§ **Текст**:
Идиоту невдомек, что журнал читали не ради экспертных мнений, а ради соотнесения чужого опыта со своим. Он требует, чтобы в журнале был тест-драйв новой машины, перечень светских событий и прочая служебная информация для других идиотов. Он согласен оставить в журнале одно эссе, предпочтительно о выеденном яйце, и чтобы его писал Виктор Ерофеев.
Ладно. Те, кто умел писать, уходят в другие места или меняют профессию. Через полгода журнал прогорает и закрывается — либо в него возвращается прежний менеджмент, а идиот с MBA-образованием и всеми своими тест-драйвами уходит гробить следующий проект. Идиот непотопляем. О его приходе объявлялось громко и триумфально, уход запомнится единицам. Господь верен себе и наказует гордыню тихо, чтобы не рекламировать.
В страну людей, что-то умеющих и любящих, заявляется человек, не умеющий и не любящий ничего. Теперь мы будем работать не для себя, а на него. Он быстро объясняет нам, что время прежней экономики кончилось, потому что она была неэффективна. Эффективна другая схема: несколько отрядов братков палят друг в друга, а в свободное время бухают под шансон. Всем остальным перестают платить зарплату. Через пять лет новые люди либо перестреляют друг друга, либо пойдут под чекистскую крышу и сделаются тише воды, ниже травы. Запомнится только, как громко они кричали, что мы все кончились.

§ **Исходные данные**:
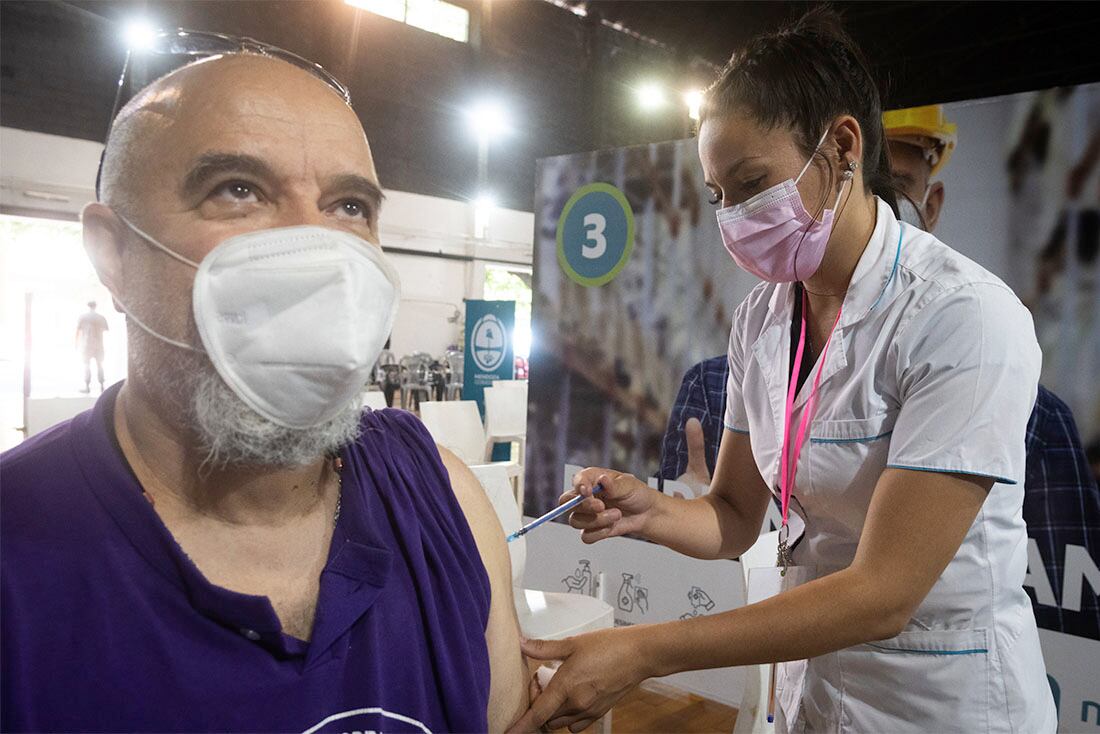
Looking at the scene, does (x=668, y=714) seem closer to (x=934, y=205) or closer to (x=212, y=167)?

§ **Условия задания**:
1) Отредактируйте фрагмент текста, начиная со слов «Идиоту невдомек, что» и заканчивая словами «чтобы не рекламировать.»: замените «MBA-образованием» на «экономическим образованием».
2) Изложите в виде краткого списка абзац текста, который начинается словами «В страну людей». Сохраните его основные факты.

§ **Ответы по заданиям**:
1)
Идиоту невдомек, что журнал читали не ради экспертных мнений, а ради соотнесения чужого опыта со своим. Он требует, чтобы в журнале был тест-драйв новой машины, перечень светских событий и прочая служебная информация для других идиотов. Он согласен оставить в журнале одно эссе, предпочтительно о выеденном яйце, и чтобы его писал Виктор Ерофеев.
Ладно. Те, кто умел писать, уходят в другие места или меняют профессию. Через полгода журнал прогорает и закрывается — либо в него возвращается прежний менеджмент, а идиот с экономическим образованием и всеми своими тест-драйвами уходит гробить следующий проект. Идиот непотопляем. О его приходе объявлялось громко и триумфально, уход запомнится единицам. Господь верен себе и наказует гордыню тихо, чтобы не рекламировать.

2)
- В страну людей, которые что-то умеют и любят, приходит человек, который ничего не умеет и не любит, и теперь все работают на него.
- Он объявляет, что время прежней экономики кончилось, потому что она была неэффективна.
- Эффективной он считает схему, в которой отряды братков стреляют друг в друга, а в свободное время пьют под шансон.
- Всем остальным перестают платить зарплату.
- Через пять лет новые люди либо перестреляют друг друга, либо уйдут под чекистскую крышу и затихнут.
- Запомнится только, как громко они кричали, что все прежние кончились.